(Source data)
====================

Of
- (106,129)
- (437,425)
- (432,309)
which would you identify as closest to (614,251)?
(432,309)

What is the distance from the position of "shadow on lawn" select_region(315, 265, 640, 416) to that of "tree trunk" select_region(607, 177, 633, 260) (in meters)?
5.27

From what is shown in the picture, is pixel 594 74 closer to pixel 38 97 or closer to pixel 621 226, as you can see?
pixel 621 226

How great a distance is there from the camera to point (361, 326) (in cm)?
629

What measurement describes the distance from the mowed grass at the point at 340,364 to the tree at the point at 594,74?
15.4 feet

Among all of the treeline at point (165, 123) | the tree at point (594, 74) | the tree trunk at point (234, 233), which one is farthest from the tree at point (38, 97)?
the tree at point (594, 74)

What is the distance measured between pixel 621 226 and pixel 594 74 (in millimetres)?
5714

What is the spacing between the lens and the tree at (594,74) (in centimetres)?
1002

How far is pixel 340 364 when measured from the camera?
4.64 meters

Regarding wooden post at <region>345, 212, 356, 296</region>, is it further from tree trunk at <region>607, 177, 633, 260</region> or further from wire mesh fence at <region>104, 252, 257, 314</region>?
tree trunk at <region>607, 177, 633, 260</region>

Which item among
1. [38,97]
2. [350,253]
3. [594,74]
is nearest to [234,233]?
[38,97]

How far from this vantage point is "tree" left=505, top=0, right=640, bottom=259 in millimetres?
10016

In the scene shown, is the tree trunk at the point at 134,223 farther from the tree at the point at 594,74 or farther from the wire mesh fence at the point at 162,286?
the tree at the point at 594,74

====================

*Exercise*:
Edit the rows above by replacing "wire mesh fence" with "wire fence" everywhere it occurs, and keep every other part of them the same.

*Response for this exercise*:
Of
- (106,129)
- (437,425)
- (432,309)
which would you identify as closest to (614,251)?
(432,309)

What is the distance from the position of "shadow on lawn" select_region(315, 265, 640, 416) to that of "tree trunk" select_region(607, 177, 633, 260) (in meters)?
5.27

From what is shown in the picture, is pixel 594 74 closer to pixel 38 97 or closer to pixel 621 226, as you can see?
pixel 621 226

How great a distance is there from the camera to point (361, 326) (in cm)?
629

What measurement describes the distance from the mowed grass at the point at 340,364 to the tree at the point at 594,74?
15.4 feet

Among all of the treeline at point (165, 123) | the tree at point (594, 74) | the tree trunk at point (234, 233), which one is farthest from the tree at point (38, 97)?
the tree at point (594, 74)

What is the distance measured between pixel 621 226 and pixel 594 74 (in millimetres)?
5714

What is the spacing between the lens and the tree at (594,74) (in centimetres)?
1002

How far is pixel 340 364 when measured from the camera?
4.64 meters

Regarding wooden post at <region>345, 212, 356, 296</region>, is it further from tree trunk at <region>607, 177, 633, 260</region> or further from wire fence at <region>104, 252, 257, 314</region>?
tree trunk at <region>607, 177, 633, 260</region>

Which item among
1. [38,97]
2. [350,253]
3. [594,74]
is nearest to [234,233]?
[38,97]

How far from this vantage point is "tree" left=505, top=0, right=640, bottom=259 in millimetres?
10016

In the scene shown, is the tree trunk at the point at 134,223 farther from the tree at the point at 594,74 or farther from the wire fence at the point at 162,286?
the tree at the point at 594,74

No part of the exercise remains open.